Every morning, before I go to work, I pour some coffee and sit on the right side of my three-cushion couch. It’s a deliberate spot where I can place my cup on a table barely an arm’s reach away and rest my laptop on the sofa’s right armrest. You see, I need my lap free.
For a long time, there was some variation of this habit, but it wasn’t until the last six months or so that Caesar, my almost 11-year old cat, made it a necessary daily occurrence. He follows me around my apartment every morning, going from room-to-room with the occasional “meow” to let me know he’s right beside me. Before my coffee I’m always in my bedroom getting dressed, and he lags a little behind me when I go to kitchen, then couch.
But pretty much without a doubt, as soon as I plop down and the “clunk” of ceramic mug hits wooden table, he’s bounding down a short hallway, tail up and loose flap of furry skin bouncing back and forth between his legs. Onto my lap he goes.
It’s from this perch that we both start our day, me handling email or taking notes for the stories you’ve read here or on Good Beer Hunting. He’s spinning around, making sure to get the perfect angle from which his chin can dangle so-slightly off my left knee.
For the next 30 minutes, I’m pouring over spreadsheets or interviews, trying to make narrative sense from a collection of data and reporting. I’d venture a guess that most of my stories have started not just with a keystroke on my computer, but also Caesar curling up, ready for his early morning nap.
At night, he joins me when my coffee is replaced by a beer, and if I’m lucky, my wordsmithing is accompanied by the rhythmic sound of his purrs, helping my mind relax and fingers dance across letters. We’re a team, but he doesn’t know it.
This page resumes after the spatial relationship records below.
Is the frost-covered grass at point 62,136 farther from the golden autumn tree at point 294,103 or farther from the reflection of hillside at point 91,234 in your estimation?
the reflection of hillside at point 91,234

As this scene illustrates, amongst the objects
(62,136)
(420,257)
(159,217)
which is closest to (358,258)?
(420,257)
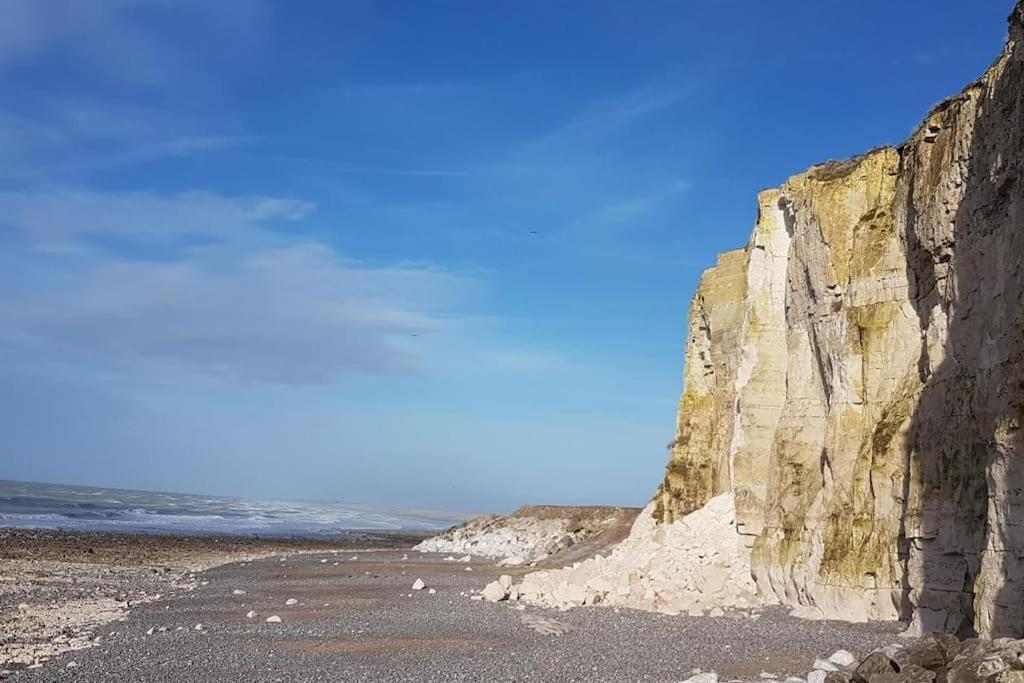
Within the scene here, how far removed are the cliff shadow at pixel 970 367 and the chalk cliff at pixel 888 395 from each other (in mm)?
35

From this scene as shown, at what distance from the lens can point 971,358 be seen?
48.3ft

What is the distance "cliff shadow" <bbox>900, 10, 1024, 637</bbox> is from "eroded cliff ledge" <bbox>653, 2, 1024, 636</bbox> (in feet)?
0.11

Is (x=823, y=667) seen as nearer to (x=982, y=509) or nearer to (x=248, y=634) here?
(x=982, y=509)

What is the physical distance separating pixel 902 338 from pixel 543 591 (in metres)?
9.68

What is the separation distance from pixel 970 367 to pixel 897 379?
2797 mm

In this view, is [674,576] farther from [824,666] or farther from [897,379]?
[824,666]

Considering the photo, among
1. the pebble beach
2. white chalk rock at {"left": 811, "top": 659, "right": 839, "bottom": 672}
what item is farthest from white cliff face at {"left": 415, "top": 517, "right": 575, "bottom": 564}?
white chalk rock at {"left": 811, "top": 659, "right": 839, "bottom": 672}

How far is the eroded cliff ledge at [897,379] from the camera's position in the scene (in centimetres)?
1305

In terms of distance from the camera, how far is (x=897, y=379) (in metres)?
17.5

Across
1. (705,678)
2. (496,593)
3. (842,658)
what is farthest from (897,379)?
(496,593)

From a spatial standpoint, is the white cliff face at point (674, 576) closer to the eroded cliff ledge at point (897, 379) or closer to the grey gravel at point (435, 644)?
the eroded cliff ledge at point (897, 379)

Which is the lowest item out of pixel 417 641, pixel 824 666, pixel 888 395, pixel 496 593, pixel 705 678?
pixel 417 641

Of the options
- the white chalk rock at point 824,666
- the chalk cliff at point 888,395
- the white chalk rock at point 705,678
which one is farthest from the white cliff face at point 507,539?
the white chalk rock at point 705,678

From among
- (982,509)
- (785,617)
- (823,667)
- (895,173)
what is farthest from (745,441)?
(823,667)
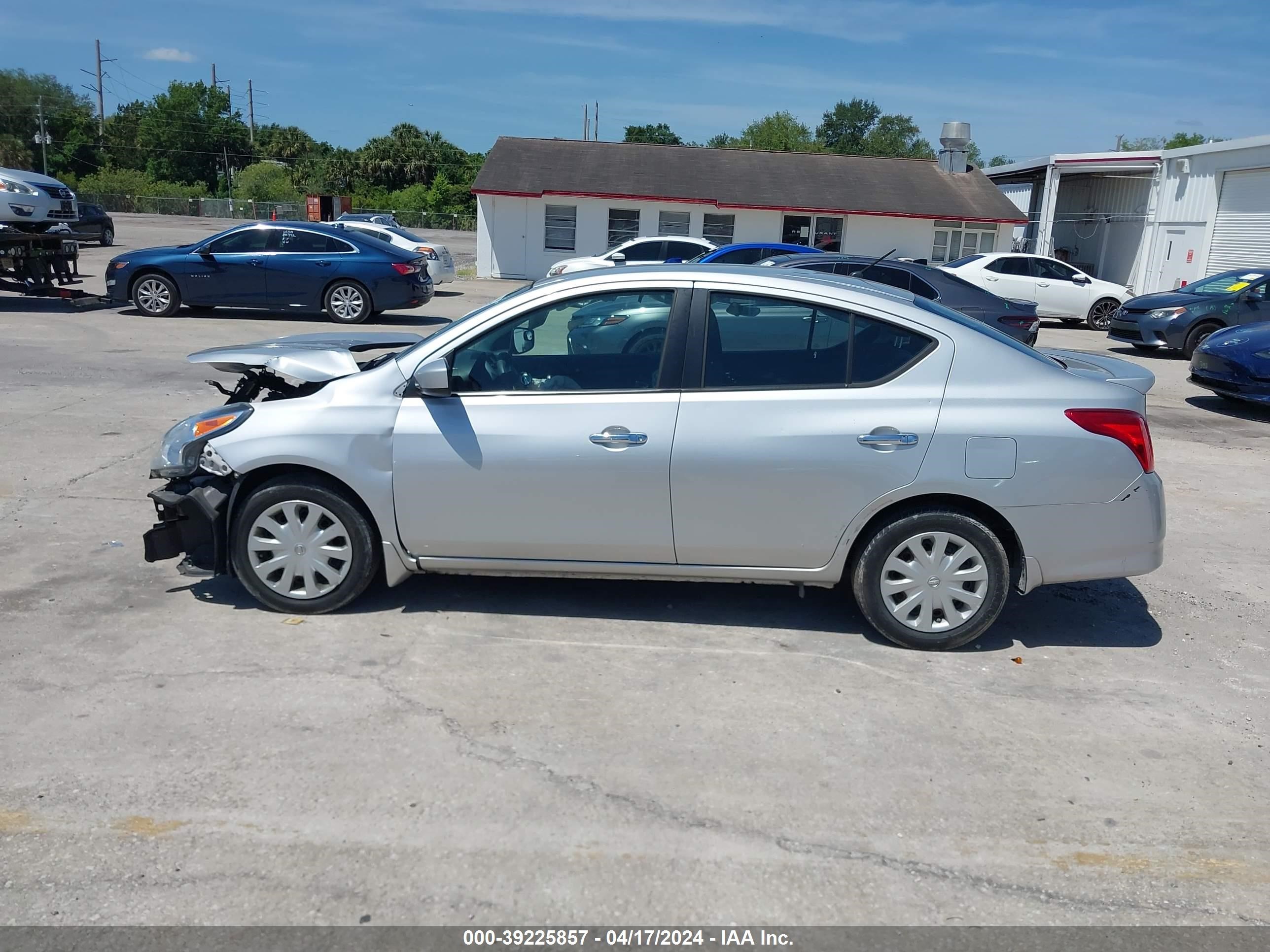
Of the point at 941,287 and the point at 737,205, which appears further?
the point at 737,205

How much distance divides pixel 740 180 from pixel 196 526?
30.8 m

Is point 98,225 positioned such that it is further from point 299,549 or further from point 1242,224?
point 299,549

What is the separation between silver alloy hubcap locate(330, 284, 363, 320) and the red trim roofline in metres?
15.8

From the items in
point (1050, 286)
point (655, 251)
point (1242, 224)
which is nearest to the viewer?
point (1050, 286)

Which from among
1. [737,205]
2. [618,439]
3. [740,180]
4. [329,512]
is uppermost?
[740,180]

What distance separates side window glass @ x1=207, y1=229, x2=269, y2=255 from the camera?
16.7 metres

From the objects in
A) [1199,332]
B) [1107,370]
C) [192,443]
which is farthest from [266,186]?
[1107,370]

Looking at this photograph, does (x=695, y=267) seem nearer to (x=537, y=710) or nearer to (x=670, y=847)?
(x=537, y=710)

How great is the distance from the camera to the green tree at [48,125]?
269 feet

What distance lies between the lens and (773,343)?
5.03 metres

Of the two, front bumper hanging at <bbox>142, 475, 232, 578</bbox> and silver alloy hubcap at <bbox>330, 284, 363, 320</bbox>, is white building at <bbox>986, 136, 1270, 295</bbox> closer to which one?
silver alloy hubcap at <bbox>330, 284, 363, 320</bbox>

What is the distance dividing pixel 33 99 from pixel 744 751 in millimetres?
99176

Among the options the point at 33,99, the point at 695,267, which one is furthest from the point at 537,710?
the point at 33,99

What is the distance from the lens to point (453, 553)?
199 inches
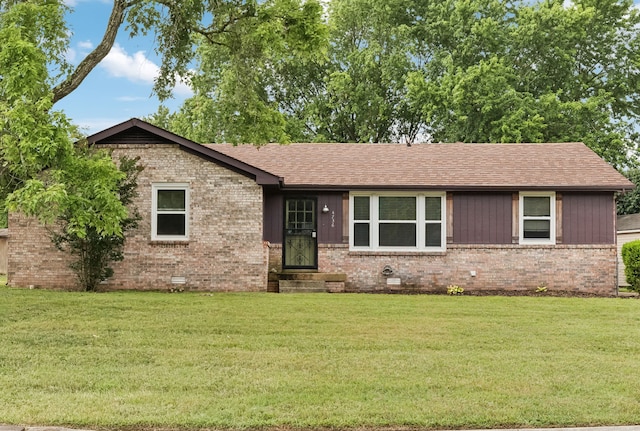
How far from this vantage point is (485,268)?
627 inches

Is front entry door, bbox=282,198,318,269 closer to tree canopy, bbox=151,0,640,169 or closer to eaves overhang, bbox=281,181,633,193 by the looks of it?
eaves overhang, bbox=281,181,633,193

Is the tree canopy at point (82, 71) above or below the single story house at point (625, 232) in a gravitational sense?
above

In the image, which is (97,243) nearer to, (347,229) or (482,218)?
(347,229)

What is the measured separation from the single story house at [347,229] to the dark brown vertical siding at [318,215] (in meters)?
0.03

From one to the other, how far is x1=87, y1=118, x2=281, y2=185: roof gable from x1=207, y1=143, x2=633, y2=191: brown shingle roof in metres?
1.30

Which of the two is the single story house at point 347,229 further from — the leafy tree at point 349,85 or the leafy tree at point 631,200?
the leafy tree at point 631,200

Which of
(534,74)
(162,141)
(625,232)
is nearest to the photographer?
(162,141)

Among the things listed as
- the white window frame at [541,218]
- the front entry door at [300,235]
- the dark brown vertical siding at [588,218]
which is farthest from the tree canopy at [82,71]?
the dark brown vertical siding at [588,218]

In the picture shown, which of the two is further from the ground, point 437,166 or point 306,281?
point 437,166

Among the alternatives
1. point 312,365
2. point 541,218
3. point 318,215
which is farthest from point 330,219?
point 312,365

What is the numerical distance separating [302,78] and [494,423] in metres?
28.9

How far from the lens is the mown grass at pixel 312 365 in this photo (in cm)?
479

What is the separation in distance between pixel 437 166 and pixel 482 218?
2.14m

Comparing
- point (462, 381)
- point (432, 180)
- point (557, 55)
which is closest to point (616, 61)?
point (557, 55)
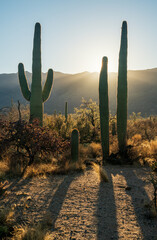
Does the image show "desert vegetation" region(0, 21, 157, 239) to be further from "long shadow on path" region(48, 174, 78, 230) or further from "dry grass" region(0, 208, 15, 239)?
"long shadow on path" region(48, 174, 78, 230)

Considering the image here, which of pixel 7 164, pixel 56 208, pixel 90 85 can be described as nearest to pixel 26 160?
pixel 7 164

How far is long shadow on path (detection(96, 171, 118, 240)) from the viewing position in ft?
10.9

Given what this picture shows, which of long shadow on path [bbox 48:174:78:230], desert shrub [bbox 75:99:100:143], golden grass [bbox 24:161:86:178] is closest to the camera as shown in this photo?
long shadow on path [bbox 48:174:78:230]

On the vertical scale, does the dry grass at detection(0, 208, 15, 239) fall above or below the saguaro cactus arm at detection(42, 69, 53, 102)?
below

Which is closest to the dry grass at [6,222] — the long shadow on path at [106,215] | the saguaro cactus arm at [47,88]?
the long shadow on path at [106,215]

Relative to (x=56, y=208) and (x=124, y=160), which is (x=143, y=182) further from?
(x=56, y=208)

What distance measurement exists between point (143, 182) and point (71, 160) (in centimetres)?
302

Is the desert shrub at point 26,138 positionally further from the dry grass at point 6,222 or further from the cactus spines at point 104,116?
the cactus spines at point 104,116

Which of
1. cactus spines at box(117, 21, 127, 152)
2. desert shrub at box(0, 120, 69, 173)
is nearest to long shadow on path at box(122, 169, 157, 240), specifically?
cactus spines at box(117, 21, 127, 152)

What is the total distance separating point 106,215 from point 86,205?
0.57 meters

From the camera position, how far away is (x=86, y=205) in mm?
4367

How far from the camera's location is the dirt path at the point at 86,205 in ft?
11.1

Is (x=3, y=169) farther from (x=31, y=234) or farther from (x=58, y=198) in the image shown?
Result: (x=31, y=234)

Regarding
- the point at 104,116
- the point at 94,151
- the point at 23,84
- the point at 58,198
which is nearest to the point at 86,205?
the point at 58,198
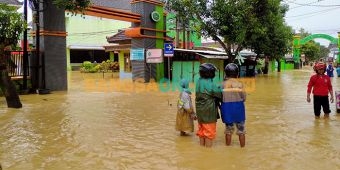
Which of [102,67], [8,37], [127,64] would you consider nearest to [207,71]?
[8,37]

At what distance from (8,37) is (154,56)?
10901mm

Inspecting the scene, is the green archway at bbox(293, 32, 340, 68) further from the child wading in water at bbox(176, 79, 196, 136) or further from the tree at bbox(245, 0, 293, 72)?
the child wading in water at bbox(176, 79, 196, 136)

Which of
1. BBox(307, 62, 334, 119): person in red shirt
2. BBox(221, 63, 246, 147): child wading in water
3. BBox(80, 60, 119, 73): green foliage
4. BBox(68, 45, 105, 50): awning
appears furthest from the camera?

I’ve had an oddly high number of conversations recently with people who want to know if I’m a “dog person” or a “cat person,” as if that minor descriptive footnote is indicative of who I am or what I can offer. I’m not sure what they glean from my response, or what they care to automatically assume when I tell them I have a cat, for a variety of practical life reasons. I love dogs, I love cats, I love animals. I’d love to see the face of someone when I tell them I’m a “wasp person” or “hippo person.” The particular kind of four-legged creature doesn’t matter so much as our willingness to show care and love.
Are you an “empathy person?” is what I should ask in response.
We’ve all got friends who join us at the bar or taproom, sharing stories and reflecting on the days leading up to that particular meeting. Those conversations could be full of important life updates or a simple bullshit session between people who embrace how easy that can be.
But every morning, one of the most important friends I’ve made says nothing at all. Letting me get to work while he dreams about birds or treats or whatever it is I’ll never know but would love to make up. We’re both waiting for our return session, mere hours away.